Stars: 5 out of 5
Pros: Unique setting brought to life with great characters and story
Cons: None in this universe
The Bottom Line:
Blast off for the moon
With intriguing mystery
In a fun setting
Dashiell finds Murder Spices Up Life on the Moon
I was fortunate to discover Stuart Gibbs with his first middle grade novel, and he’s one of several reasons I started delving back into that sub-genre – I remembered just how fun the books could be when done well. Space Case represents the start of Stuart’s fourth series (one completed and three currently active), and I can already guarantee I will be along for every book in this series, too.
Dashiell Gibson has been living as one of the first humans to colonize the Moon for six months now, and he’s bored. There aren’t that many kids his age, and there is even less to do. In fact, he’s found he actually enjoys school since it gives him something to do.
All that changes one night when he overhears Dr. Holtz planning to reveal a big discovery the next morning. Only when morning arrives, Dr. Holtz is found outside the base dead. He’d gone out alone, breaking one of the biggest rules – one he always made sure others followed. Dashiell is certain that foul play was involved, yet no one else believes him, even going so far as to suggest that Dr. Holtz was beginning to go crazy. Is that why Dr. Holtz was outside? Or did someone really kill him?
I must admit I was a bit surprised to see murder as the mystery in a middle grade novel. Usually that’s not the crime under investigation. And yet, it works here. I think the fantasy elements help keep it from being as shocking for the age group as it might otherwise be, but the author also knows the age group and keeps the focus on the puzzle of who and why. I know I had my suspects along the way, but I never saw the ending coming.

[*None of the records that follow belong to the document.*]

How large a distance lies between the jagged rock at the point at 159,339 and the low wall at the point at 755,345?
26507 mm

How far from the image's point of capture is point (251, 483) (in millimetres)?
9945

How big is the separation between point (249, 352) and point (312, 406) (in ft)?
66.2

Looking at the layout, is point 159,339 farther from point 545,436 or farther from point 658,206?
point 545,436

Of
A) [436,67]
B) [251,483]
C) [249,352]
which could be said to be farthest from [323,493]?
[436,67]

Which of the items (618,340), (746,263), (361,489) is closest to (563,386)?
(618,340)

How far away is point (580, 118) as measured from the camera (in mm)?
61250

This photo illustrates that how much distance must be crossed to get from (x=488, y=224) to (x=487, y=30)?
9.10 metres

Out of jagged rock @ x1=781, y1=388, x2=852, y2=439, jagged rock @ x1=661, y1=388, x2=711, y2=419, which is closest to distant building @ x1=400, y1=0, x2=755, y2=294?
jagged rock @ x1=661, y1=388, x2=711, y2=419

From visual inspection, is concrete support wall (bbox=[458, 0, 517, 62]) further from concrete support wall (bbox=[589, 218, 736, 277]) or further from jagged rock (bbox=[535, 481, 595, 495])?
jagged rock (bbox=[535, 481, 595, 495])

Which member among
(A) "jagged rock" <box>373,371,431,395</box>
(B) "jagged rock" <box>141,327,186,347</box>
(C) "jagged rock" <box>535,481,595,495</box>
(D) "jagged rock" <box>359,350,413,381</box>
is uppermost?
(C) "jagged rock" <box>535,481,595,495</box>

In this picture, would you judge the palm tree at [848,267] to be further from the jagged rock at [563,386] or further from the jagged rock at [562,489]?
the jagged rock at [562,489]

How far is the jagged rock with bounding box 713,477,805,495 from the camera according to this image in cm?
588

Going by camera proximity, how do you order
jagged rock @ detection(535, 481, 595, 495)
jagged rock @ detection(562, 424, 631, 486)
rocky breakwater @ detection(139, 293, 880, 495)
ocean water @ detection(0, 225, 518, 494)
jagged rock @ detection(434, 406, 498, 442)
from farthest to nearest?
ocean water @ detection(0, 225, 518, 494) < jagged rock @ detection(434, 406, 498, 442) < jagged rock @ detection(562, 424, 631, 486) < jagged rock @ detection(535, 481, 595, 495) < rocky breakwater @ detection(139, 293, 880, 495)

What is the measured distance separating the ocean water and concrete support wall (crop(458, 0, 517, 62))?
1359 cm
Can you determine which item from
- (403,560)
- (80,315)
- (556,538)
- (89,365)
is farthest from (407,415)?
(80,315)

Stuart also does a great job of creating a realistic look at space travel, even in the near future of 2041. I found this look at what life would real be like interesting and an added bonus to the story. Plus it provided some great humor as Dashiell explains what life is really like or as the humans forget things like lesser gravity. I laughed several times, and I’m sure the target age group will as well.
Of course, all this is pointless if we don’t like the characters. That’s not something we have to worry about in the slightest. At one point, I actually found myself hoping that none of them would turn out to be the killer – that’s how much I liked them. The kids are the obvious stars, but even the adults were likeable.
So you can see why I will be returning to Mood Base Alpha as soon as the next book launches. Space Case is a fun, captivating debut that will win Stuart Gibbs new fans and keep his loyal fans happy.
This review is an entry in this week's Marvelous Middle Grade Monday.